COUR D’APPEL DE PARIS

Pôle 1 – Chambre 8

ARRET DU 17 MARS 2023

(n° , 5 pages)

Numéro d’inscription au répertoire général : N° RG 22/11802 – N° Portalis 35L7-V-B7G-CGAVC

Décision déférée à la Cour : Ordonnance du 17 Juin 2022 -Président du TC de PARIS – RG n° 2022014233

APPELANTE

S.A.S. SYNEHA, agissant poursuites et diligences de ses représentants légaux domiciliés en cette qualité au siège,

[Adresse 1]

[Localité 3]

Représentée par Me Belgin PELIT-JUMEL de la SELEURL BELGIN PELIT-JUMEL AVOCAT, avocat au barreau de PARIS, toque : D1119

Assistée à l’audience par Me Raphaël DANA, avocat au barreau de PARIS,

INTIMEE

S.N.C. SB ALLIANCE SNC prise en la personne de ses représentants légaux domiciliés en cette qualité au siège,

[Adresse 2]

[Localité 4]

Représentée par Me Florence GUERRE de la SELARL SELARL PELLERIN – DE MARIA – GUERRE, avocat au barreau de PARIS, toque : L0018

Assistée à l’audience par Me Charles-Henri BORINGER, avocat au barreau de PARIS, toque : K112

COMPOSITION DE LA COUR :

En application des dispositions de l’article 805 du code de procédure civile, l’affaire a été débattue le 09 Février 2023, en audience publique, les avocats des parties ne s’y étant pas opposés, devant Florence LAGEMI, Président chargée du rapport et Rachel LE COTTY, Conseiller.

Ces magistrats ont rendu compte des plaidoiries dans le délibéré de la cour, composée de:

Florence LAGEMI, Président,

Rachel LE COTTY, Conseiller,

Patrick BIROLLEAU, Conseiller,

Greffier, lors des débats : Saveria MAUREL

ARRÊT :

– CONTRADICTOIRE

– rendu publiquement par mise à disposition de l’arrêt au greffe de la Cour, les parties en ayant été préalablement avisées dans les conditions prévues au deuxième alinéa de l’article 450 du code de procédure civile.

– signé par Florence LAGEMI, Président et par Marie GOIN, Greffier présent lors de la mise à disposition.

La société SB Alliance a saisi le président du tribunal de commerce de Paris, par une première requête du 2 octobre 2020, pour solliciter le prononcé d’une mesure d’instruction sur le fondement de l’article 145 du code de procédure civile, destinée à rechercher des éléments de preuve des agissements frauduleux suspectés de la société Syneha. Cette requête a été rejetée par ordonnance du même jour.

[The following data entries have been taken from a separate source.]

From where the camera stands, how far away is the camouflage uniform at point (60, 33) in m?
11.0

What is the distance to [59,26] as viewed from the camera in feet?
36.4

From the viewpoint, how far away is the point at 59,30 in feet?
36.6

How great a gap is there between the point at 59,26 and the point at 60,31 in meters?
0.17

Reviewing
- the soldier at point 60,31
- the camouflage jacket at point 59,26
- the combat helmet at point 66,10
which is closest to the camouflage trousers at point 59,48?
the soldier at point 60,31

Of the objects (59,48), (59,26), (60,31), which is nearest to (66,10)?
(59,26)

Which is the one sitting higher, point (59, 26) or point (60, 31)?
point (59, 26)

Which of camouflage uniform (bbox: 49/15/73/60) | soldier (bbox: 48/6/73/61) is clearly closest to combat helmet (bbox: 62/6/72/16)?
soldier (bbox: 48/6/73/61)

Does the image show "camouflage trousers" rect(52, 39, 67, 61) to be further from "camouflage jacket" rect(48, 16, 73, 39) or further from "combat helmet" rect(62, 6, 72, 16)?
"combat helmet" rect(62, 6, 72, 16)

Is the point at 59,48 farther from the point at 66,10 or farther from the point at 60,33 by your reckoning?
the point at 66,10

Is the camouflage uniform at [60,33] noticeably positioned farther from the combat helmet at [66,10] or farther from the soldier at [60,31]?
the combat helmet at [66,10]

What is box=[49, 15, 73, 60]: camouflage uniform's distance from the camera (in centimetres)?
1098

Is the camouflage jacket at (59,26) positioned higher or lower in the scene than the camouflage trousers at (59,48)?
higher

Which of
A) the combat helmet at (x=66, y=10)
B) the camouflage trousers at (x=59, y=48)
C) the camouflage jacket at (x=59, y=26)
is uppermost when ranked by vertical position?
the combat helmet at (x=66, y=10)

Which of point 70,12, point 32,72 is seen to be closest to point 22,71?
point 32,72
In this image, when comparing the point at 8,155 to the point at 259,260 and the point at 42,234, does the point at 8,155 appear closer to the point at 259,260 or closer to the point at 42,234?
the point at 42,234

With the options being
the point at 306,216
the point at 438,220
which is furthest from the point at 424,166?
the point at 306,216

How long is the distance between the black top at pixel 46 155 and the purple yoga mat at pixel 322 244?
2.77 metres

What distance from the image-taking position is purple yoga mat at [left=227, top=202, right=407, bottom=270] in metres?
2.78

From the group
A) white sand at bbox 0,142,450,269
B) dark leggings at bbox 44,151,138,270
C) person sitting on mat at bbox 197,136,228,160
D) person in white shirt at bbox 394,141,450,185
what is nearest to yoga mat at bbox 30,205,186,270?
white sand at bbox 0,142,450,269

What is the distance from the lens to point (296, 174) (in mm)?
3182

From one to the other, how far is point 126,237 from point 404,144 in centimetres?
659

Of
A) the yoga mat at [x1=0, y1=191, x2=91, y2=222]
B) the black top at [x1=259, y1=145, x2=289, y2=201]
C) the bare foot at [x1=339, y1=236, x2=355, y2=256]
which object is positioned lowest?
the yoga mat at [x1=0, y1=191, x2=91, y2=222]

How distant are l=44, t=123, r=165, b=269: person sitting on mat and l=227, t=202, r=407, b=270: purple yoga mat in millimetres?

Une seconde requête a été déposée le 23 octobre suivant, avec de nouvelles pièces. Le président du tribunal de commerce de Paris a, par ordonnance du 23 octobre 2020, fait droit à cette requête, désignant la SELARL [M]-Duhamel, huissiers de justice, avec mission, notamment, de se faire remettre ou rechercher les comptes annuels, tous éléments permettant de déterminer l’actionnariat et les personnes disposant d’un intérêt économique dans la société Syneha ainsi que les échanges entre les parties prenantes concernant, d’une part, la conclusion et l’exécution des contrats et, d’autre part, les négociations avec les fournisseurs, l’huissier de justice étant constitué séquestre des éléments recueillis.

La société Syneha, après avoir reçu notification de l’ordonnance susvisée et de la requête, a fait obstacle à l’exécution de cette mesure le 29 octobre 2020.

Par acte du 21 décembre 2020, la société Syneha a fait assigner la société SB Alliance en rétractation de l’ordonnance sur requête du 23 octobre 2020 et a été déboutée de sa demande par ordonnance du 10 juin 2021, laquelle a par ailleurs, ordonné à la SELARL [M]-Duhamel, d’exécuter l’ordonnance sur requête, sous astreinte de 5.000 euros par jour de retard pendant une durée de 30 jours renouvelable.

La mesure d’instruction a été exécutée les 23 juin et 2 juillet 2021.

Statuant sur appel interjeté par la société Syneha, cette cour a, par arrêt du 13 janvier 2022, infirmé l’ordonnance du 10 juin 2021 en toutes ses dispositions et a rétracté l’ordonnance rendue sur requête le 23 octobre 2020.

La société SB Alliance a formé un pourvoi en cassation contre cette décision le 14 janvier 2022.

Par acte du 17 mars 2022, la société SB Alliance a fait assigner la société Syneha devant le juge des référés du tribunal de commerce de Paris pour qu’il désigne un huissier de justice afin qu’il se rende à l’étude de la SELARL [M]-Duhamel et effectue la copie de tous éléments numériques et au format papier collectés par Maître [M] à l’issue de son intervention dans les locaux de la société Syneha le 2 juillet 2021 tels qu’identifiés dans le procès-verbal de constat dressé le 15 juillet 2021, et soit constitué séquestre de l’ensemble des documents copiés jusqu’au prononcé d’une décision de justice irrévocable concernant la mesure d’instruction ordonnée contre la société Syneha ou d’une décision de justice autorisant la mainlevée du séquestre et la communication à son profit des éléments recueillis.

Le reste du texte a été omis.